Texto do exercício:
Eu precisava fazer alguma coisa. De um lado, as ameaças de morte; do outro, o FBI, que eu sabia que nunca me deixaria em paz, e cuja ligação comigo eu não tinha forças para quebrar. Além disso, havia meu interesse genuíno em continuar estudando teoria revolucionária, e de fazer algo que me reabilitasse junto à esquerda. Tinha que ser algo que me comprometesse de público com as coisas que eu dizia; e, ao mesmo tempo, sujasse tanto a minha barra com o FBI que eles nunca mais ousariam me usar para seus fins.


Tentei outras coisas. Conversei com um repórter do New York Times e me ofereci para criar uma armadilha para o FBI. Eu daria um jeito de me encontrar com Bert e permitir que o repórter nos fotografasse juntos, no momento em que eu estivesse assinando um relatório confidencial. O repórter queria escrever a matéria, mas tinha medo da armadilha da foto, do que o FBI poderia fazer com ele depois. E assim eu desisti da história.

Tarefa: Repita o texto acima sobre o FBI do começo ao fim, sem mudar nada. As linhas a seguir não têm relação com o texto.

Dados armazenados:
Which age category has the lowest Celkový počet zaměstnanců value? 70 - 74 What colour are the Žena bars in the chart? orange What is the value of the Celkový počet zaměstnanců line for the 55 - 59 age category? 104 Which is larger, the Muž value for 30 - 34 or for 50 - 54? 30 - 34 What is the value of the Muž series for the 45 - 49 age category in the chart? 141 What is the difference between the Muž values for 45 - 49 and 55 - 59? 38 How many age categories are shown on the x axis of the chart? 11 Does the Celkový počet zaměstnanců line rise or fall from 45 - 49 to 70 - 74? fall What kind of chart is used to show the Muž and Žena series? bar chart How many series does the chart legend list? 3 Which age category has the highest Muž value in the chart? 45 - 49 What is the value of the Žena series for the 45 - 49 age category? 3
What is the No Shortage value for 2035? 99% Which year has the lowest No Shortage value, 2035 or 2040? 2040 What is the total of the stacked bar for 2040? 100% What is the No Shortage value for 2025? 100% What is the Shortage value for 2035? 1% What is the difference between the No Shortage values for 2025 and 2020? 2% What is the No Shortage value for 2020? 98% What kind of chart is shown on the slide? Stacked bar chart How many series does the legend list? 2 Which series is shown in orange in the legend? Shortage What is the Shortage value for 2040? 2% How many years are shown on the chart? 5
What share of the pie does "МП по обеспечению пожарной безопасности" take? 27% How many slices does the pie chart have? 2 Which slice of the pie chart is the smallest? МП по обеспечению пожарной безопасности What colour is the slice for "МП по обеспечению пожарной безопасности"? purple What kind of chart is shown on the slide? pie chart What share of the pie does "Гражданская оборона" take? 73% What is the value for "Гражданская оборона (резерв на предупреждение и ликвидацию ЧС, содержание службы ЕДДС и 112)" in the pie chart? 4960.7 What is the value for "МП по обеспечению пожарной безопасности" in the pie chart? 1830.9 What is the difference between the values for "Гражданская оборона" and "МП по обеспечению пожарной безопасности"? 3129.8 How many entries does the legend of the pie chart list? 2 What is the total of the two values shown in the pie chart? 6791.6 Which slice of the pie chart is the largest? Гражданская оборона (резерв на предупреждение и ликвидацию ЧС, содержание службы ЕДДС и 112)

Resultado do exercício:
Eu precisava fazer alguma coisa. De um lado, as ameaças de morte; do outro, o FBI, que eu sabia que nunca me deixaria em paz, e cuja ligação comigo eu não tinha forças para quebrar. Além disso, havia meu interesse genuíno em continuar estudando teoria revolucionária, e de fazer algo que me reabilitasse junto à esquerda. Tinha que ser algo que me comprometesse de público com as coisas que eu dizia; e, ao mesmo tempo, sujasse tanto a minha barra com o FBI que eles nunca mais ousariam me usar para seus fins.


Tentei outras coisas. Conversei com um repórter do New York Times e me ofereci para criar uma armadilha para o FBI. Eu daria um jeito de me encontrar com Bert e permitir que o repórter nos fotografasse juntos, no momento em que eu estivesse assinando um relatório confidencial. O repórter queria escrever a matéria, mas tinha medo da armadilha da foto, do que o FBI poderia fazer com ele depois. E assim eu desisti da história.